Been a wee bit quiet on here despite there being lots to write about over the last few days. Unfortunately, I've been a wee bit busy with an important engagement and things have been a wee bit busy to blog...
I'm actually on holiday at the moment anyway, but I wanted to take a minute to discuss the result of the Euro election.
A friend of mine (a natural Tory voter I think...) pointed out to me that he thought it rather ridiculous that there was such a difference in votes between the 2004 & 2009 elections in Scotland and yet the end result (with the exception of the reduction in total seat numbers from 7 to 6) was the same. He wanted to know why the SNP could win nearly 100,000 votes (or 8% of the vote) more than Labour and still only get the same reward - 2 MEPs.
The answer, of course, is the D'Hondt electoral system. It's all about PR. At the end of the day, Labour hung onto their second seat by around 8,000 votes.
My Gran asked me about the BNP. She wanted to know how they'd won two seats when (she thought) less people voted for them in 2009 than in 2004. In fact, in 2004 they won 800,000 votes while this year they got 940,000. Nick Griffin won his seat in the North-West by only 5,000 votes while Andrew Brons got his by the same margin in Yorkshire and the Humber.
That's statistically how they did it. But how did they secure these votes? My Gran asked me if it was Labour's fault. And I thought about it for a minute. I ended up saying no, but qualified it somewhat. Extremist parties like the BNP feed on the anxiety, the fear and the anger that comes from recession conditions. They play on this fear for jobs, concern about "foreigners coming here, taking our jobs" etc etc. And they play down the dark side of their politics in order to appeal to a wider audience. So in that respect, Labour have to take some of the blame - though you can argue whether it is them or the global financial situation that is responsible for the recession.

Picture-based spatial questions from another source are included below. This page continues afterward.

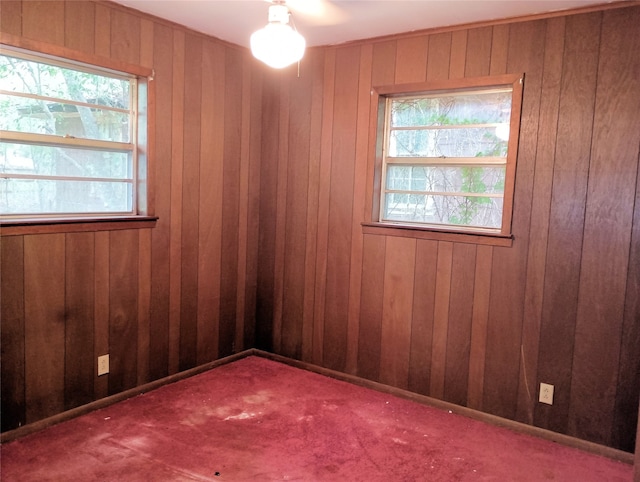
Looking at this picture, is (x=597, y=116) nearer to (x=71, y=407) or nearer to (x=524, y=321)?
(x=524, y=321)

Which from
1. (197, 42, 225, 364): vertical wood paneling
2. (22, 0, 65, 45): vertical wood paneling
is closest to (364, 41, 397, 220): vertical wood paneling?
(197, 42, 225, 364): vertical wood paneling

But equally I think the other parties have to take some responsibility for the rise of the BNP too, for two reasons. Firstly, as many commentators have argued, the state of mainstream politics at the moment - particularly with the expenses scandal - and that has made voters less likely to cast their vote for the mainstream parties. That, for me, is a short-term theory.
In the long-term, parties have invited support for the BNP by ignoring the threat that they pose to democracy. Let me explain that. Rather than taking on the BNP's radical, discriminatory and racist views in public they run away, saying that they won't share a platform with them. Why the hell not? It it that downright lack of belief in the ability to defeat these racist views in a public forum that has meant the BNP have not had to defend these views.
For goodness sake, treat them like any other political party - which, in case you haven't noticed, with 2 MEPs and a handful of councillors across England, they have become. Take them on in the democratic game they want to play. Get Nick Griffin on Newsnight with Jeremy Paxman and let him rip him to shreds. Debate with them. Let them have their say and then shout it down - politely and democratically. Above all, let their views out in public so that voters can see them for what they are - and, ultimately, won't vote for them again.